Em contraste, a associação entre bebidas açucaradas e o risco de cancro tem sido menos investigada. No entanto, essa relação potencial suscita preocupações crescentes devido ao seu plausível mecanismo. De fato, bebidas açucaradas estão convincentemente associadas ao risco de obesidade, que por sua vez, é reconhecido como um forte fator de risco para muitos cancros. Além das vias de obesidade e adiposidade, os mecanismos subjacentes a uma ligação entre bebidas açucaradas e cancro podem envolver a resistência de insulina causada pelo seu alto índice glicêmico ou carga glicêmica, que têm sido relacionados ao cancro de mama, cancro hepatocelular, e carcinomas relacionados a diabetes. Os compostos químicos em bebidas açucaradas, como 4-metilimidazole em bebidas contendo corantes caramelo ( definidos como possivelmente carcinogénico para humanos pela Agência Internacional de Pesquisa sobre Cancro, IARC), pesticidas em sumos de frutas, ou adoçantes artificiais como o aspartame podem ter um papel na carcinogénese.
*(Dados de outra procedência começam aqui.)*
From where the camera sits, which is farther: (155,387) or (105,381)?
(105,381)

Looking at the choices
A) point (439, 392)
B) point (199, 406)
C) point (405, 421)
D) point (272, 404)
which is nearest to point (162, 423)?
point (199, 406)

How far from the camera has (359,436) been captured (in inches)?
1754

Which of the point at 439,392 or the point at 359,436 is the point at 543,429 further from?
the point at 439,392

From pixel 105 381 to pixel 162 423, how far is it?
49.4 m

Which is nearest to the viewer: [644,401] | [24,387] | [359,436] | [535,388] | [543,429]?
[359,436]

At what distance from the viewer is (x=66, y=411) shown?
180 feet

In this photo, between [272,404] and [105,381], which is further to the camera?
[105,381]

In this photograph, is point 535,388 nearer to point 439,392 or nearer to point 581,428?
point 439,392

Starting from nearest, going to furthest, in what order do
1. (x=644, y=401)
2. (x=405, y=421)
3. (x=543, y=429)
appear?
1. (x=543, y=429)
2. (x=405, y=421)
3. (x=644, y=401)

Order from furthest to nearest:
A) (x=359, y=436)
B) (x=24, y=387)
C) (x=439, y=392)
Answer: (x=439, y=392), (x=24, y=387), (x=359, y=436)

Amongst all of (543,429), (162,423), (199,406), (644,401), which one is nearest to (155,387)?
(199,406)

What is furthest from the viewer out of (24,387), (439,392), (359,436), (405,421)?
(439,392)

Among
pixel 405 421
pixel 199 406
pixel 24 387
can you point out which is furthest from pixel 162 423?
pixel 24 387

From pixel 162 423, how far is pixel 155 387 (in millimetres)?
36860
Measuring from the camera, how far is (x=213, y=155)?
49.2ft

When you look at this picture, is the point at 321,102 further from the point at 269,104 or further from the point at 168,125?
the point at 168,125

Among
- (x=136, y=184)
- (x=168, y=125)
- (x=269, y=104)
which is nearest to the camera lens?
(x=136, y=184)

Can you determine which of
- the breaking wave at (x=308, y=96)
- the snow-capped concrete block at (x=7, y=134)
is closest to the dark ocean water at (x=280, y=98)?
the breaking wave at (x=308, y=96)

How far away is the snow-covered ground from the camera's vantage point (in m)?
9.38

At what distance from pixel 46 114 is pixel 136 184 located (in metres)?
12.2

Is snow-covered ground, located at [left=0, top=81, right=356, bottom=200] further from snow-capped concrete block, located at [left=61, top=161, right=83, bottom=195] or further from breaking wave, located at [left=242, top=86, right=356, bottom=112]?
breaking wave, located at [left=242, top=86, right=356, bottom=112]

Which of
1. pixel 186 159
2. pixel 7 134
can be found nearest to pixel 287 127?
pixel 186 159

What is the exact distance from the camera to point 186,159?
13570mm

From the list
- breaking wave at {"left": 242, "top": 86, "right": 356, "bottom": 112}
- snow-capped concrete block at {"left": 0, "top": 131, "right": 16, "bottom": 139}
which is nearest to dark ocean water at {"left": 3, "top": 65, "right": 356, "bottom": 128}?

No entanto, a literatura epidemiológica sobre bebidas açucaradas e o risco de cancro ainda é limitada e não há evidências suficientes para apoiar a ligação no recente relatório do Fundo Mundial de Investigação do Cancro (WCRF-World Cancer Research Fund) / Instituto Americano de Pesquisa do Cancro. Poucos estudos prospectivos foram conduzidos sobre a associação entre bebidas açucaradas e local de cancro individual. Duas coortes prospectivas publicaram resultados contrastantes em relação ao cancro de mama: um sugerindo um aumento do risco em mulheres na pós-menopausa (Melbourne Collaborative Cohort Study, 946 casos), e o outro sem associação (Framingham Offspring cohort, 124 casos). O aumento de risco também foi sugerido para cancros relacionados à adiposidade e relacionados à obesidade em ensaios clínicos recentes, bem como para cancros de pâncreas, de vesícula biliar e do endométrio, embora alguns outros estudos tenham observado resultados nulos. Assim, a literatura sobre bebidas açucaradas e o risco de cancro é inconsistente e precisa de mais explorações. Além disso, bebidas açucaradas e bebidas adoçadas artificialmente raramente foram analisadas separadamente em estudos anteriores. Assim, o objetivo do estudo era de investigar as relações entre os consumos de bebidas açucaradas e bebidas adoçadas artificialmente e o risco de cancro primário em uma grande coorte prospectiva com avaliação detalhada e actualizada da ingestão alimentar.